When candidate Jimmy Carter proposed a White House conference on how to strengthen the Americans family four years ago, it had the political appeal of a nice warm dish of mom's apple pie.
Little did he dream that his 1976 campaign brainstrom would reemerge during his 1980 reelection bid as the catalyst for a "new right" effort to rally the country behind a banner of conservative "pro-family" issues -- including keeping the government out of family life.
But that is what appears to be happening as the final planning gets under way for his White House Conference on Families, and some conference planners, claiming they've bent over backwards to be politically neutral, are worried about the ideological fervor from the far right.
Antiabortionists, antifeminists, religious fundmentalists and others who call themselves family "traditionalists" -- supported by conservative political activists -- are organizaing all over the country to elect as many of their sympathizers as possible to the conference.
They won surprise victories in two of the three statewide delegate-selection meetings that have been held so far, routing the representatives of mainline family service organizations who had been expected to set the tone for the state and national gatherings.
It started in Virginia last November where the "pro-family" forces, activated by a highly effective informational network, captured 22 of 24 delegate positions. Later, in Oklahoma, they swept all eight spots. In South Dakota, the mainliners apparently prevailed, although conservatives claim at least one sympthizer among the four delegates.
The conservatives are poised to mount challenges in at least half the rest of the states, according to Connaught Marshner, who serves as chairman of the "pro-family coalition" that was formed as a rival to the Coalition for the White House Conference on Families, the conference's main support group.
"There's no question that they've mobilized around the country," said Joseph Giordano, vice chairman of the latter coalition, which includes groups ranging from the American Red Cross and Future Homemakers of America to the National Gay Task Force. "It's clear the conservative groups are making this a real priority," said John L. Carr, executive director of the conference.
With most states planning to hold statewide or regional delegate-selection meetings in February and March, both sides agree its too early to assess the likely impact of the conservative crusade on the conference, which will be held in June and July in Baltimore, Minneapolis and Los Angeles.
But they agree that family-related issues -- and not just the familiar lightening rods of abortion and equal rights for women -- have enormous appeal because they touch people so directly and personally.
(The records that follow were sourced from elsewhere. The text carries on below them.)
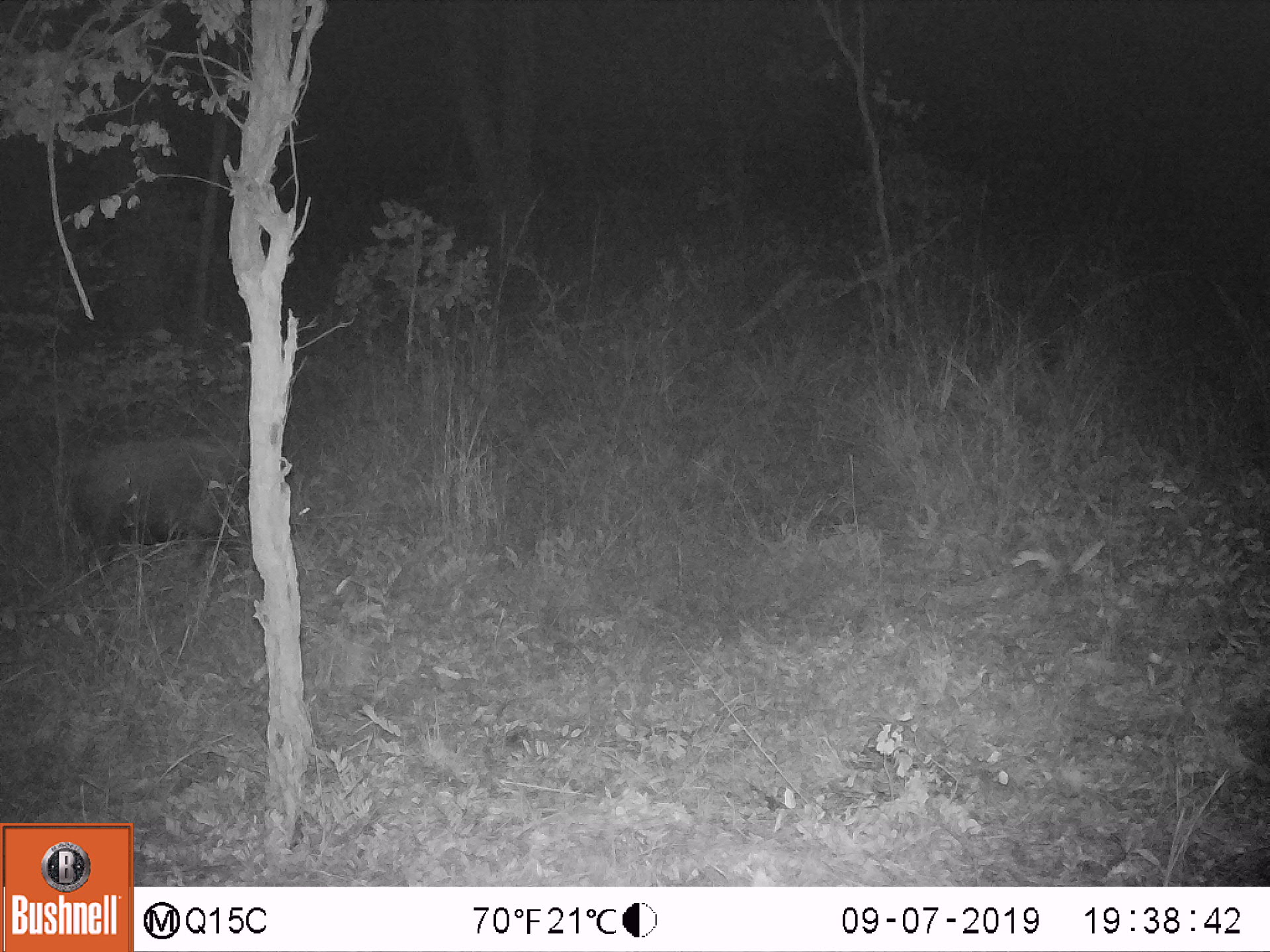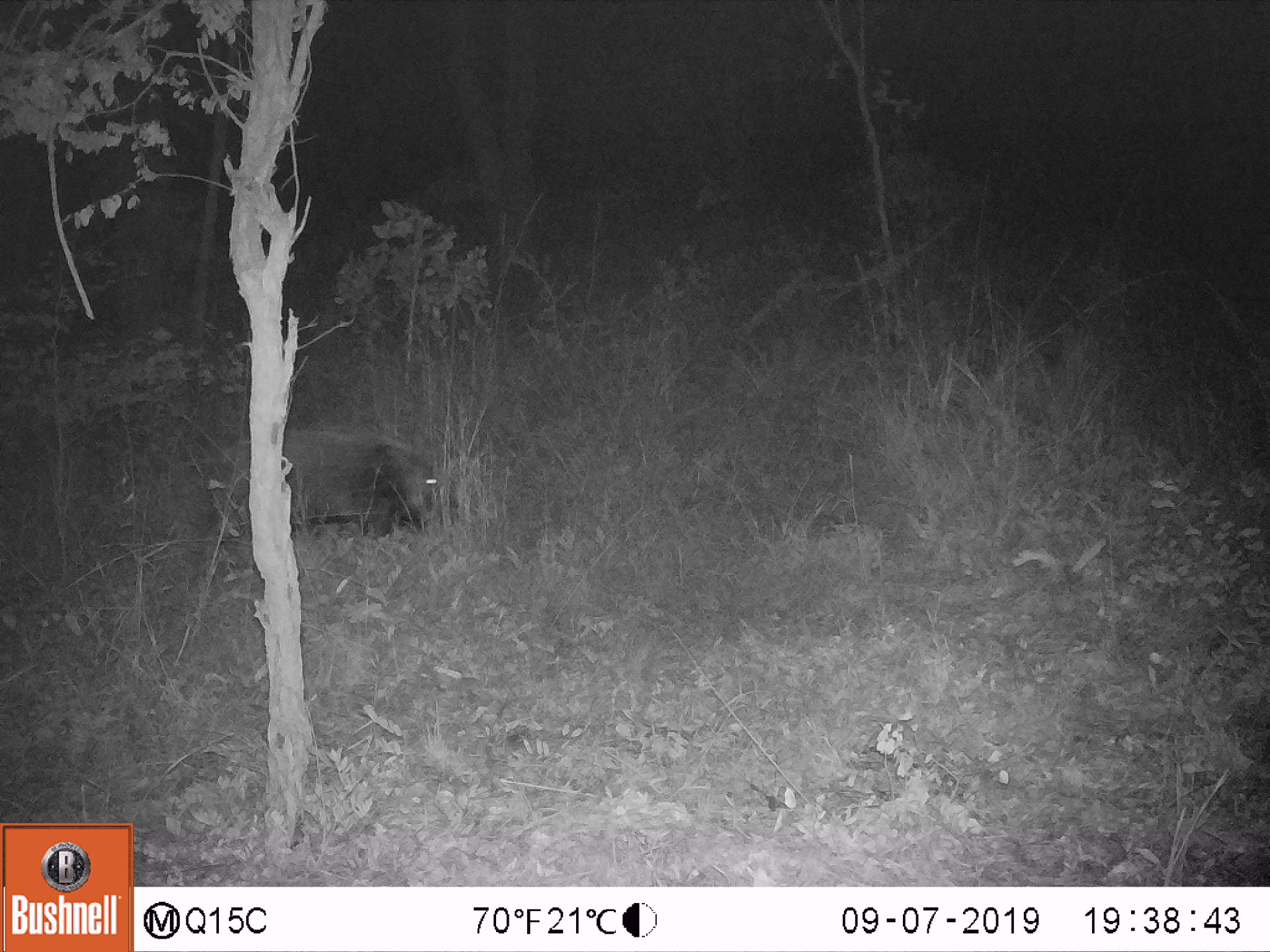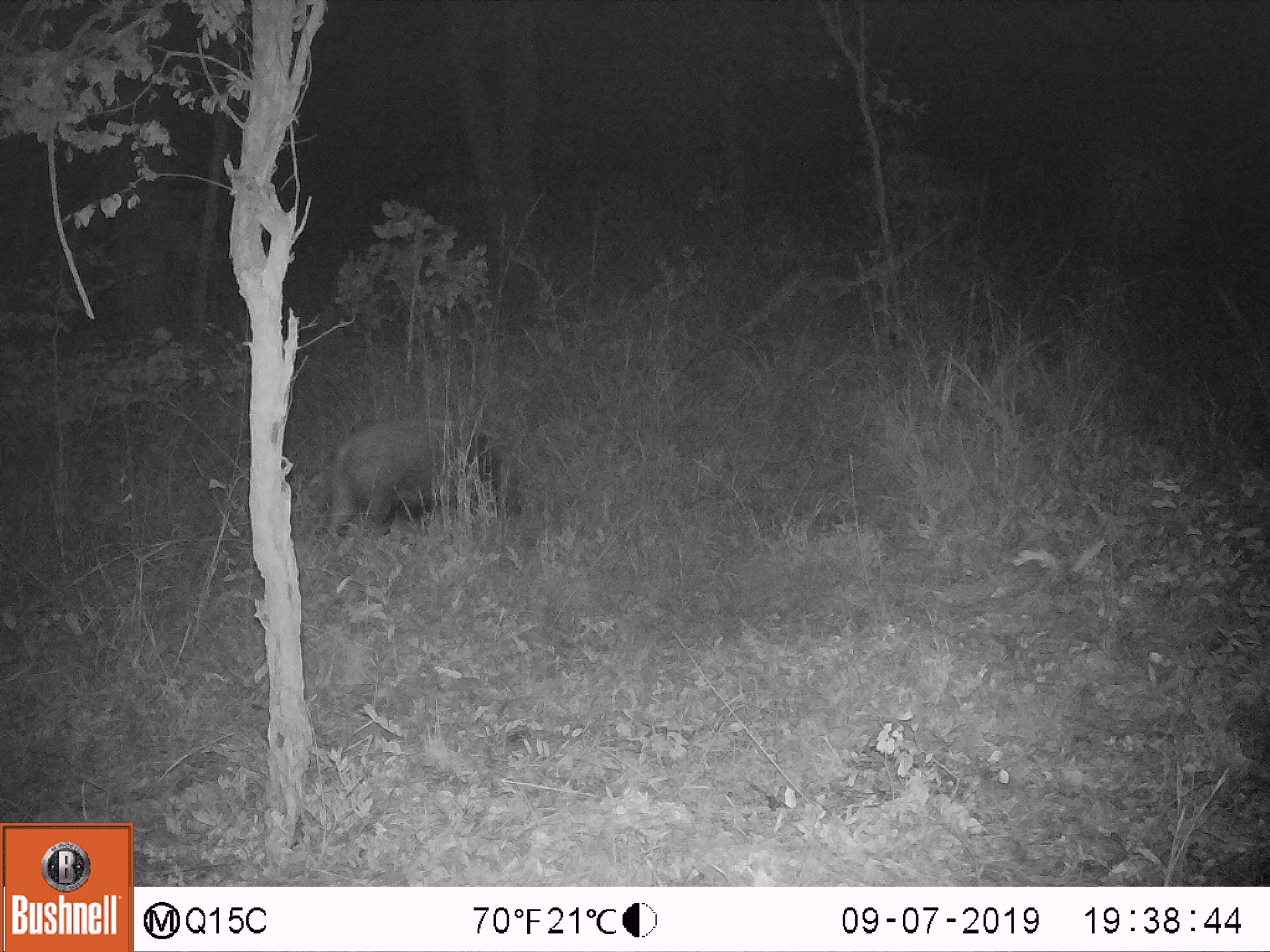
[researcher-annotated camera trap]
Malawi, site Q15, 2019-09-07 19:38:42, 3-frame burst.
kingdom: Animalia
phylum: Chordata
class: Mammalia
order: Artiodactyla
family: Suidae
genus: Potamochoerus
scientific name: Potamochoerus larvatus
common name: bushpig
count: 1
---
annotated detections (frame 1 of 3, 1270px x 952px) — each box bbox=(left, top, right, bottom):
bushpig: bbox=(68, 434, 257, 583)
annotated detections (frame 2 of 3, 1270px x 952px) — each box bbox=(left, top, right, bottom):
bushpig: bbox=(283, 421, 447, 539)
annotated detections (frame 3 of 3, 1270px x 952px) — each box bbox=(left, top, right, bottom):
bushpig: bbox=(318, 414, 524, 539)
The very fact that a White House conference was called, they note, indicates deep concern over both the well-being of the family as an institution and the government's impact on it.
Although Carter may have been first to adopt families as a campaign theme (partly as an antidote to the troublesome abortion issue), the conservatives were quick to co-opt the "pro-family" label for themselves.
Their issues range from school textbooks and classroom prayer to feminism, homosexuality, permissiveness and big government. Sensitive but seemingly nonpolitical issues like parental authority were embraced as conservative causes. Governmental jargon, red tape and efforts to accomodate minorities and alternative life styles presented handy, appealing targets. Moreover, guerrilla activists of the left were off fighting in other wars, leaving it to social work professionals to confront Phyllis Schlafly and her legions in the political trenches.
Ironically, the conference fight stems in part from feminists' domination of the 1977 National Women's Conference and their foes' counter-rally under pro-family colors. "Revenge," said one liberal. "Experience," said a conservative.
Conservatives claim they've been shut out of the family conference at every opportunity, a charge that conference planners deny. But conference rules require that at least 30 percent of the delegates be elected, (the rest will be appointed, some by governors, some in other ways), giving conservatives an entree they couldn't refuse, despite philosphical objections to the conference itself as symptomatic of goverment meedling in family life. "It's out money too," said Marshner, "and we decided we might as well participate."
Marshner herself is an example of the importance that the "new right" attaches to family-related issues. She is editor of the Family Protection Report, a newsletter published by the Committee for the Surivival of a Free Congress, a conservative advocacy organization.
Howard Phillips, national director of the Conservative Caucus, said he's circulating information about the conference to the caucus' 350,000 members, many of whom, he said, are keenly interested. "It's going to be one of the significant issues of the '80s," he said, adding that conservatives owe President Carter a thank-you for giving them such a good target.
On the other hand, planners for the conference, which barely survived an earlier imbroglio over appointment of a divorced woman for the director's post now held by Carr, are worried that such ideological fires might consume the whole conference. "If it becomes the prisoner of one extremist group or another," said conference chairman Jim Guy Tucker, a former Arkansas congressman, "the entire value of the conference would clearly be destroyed."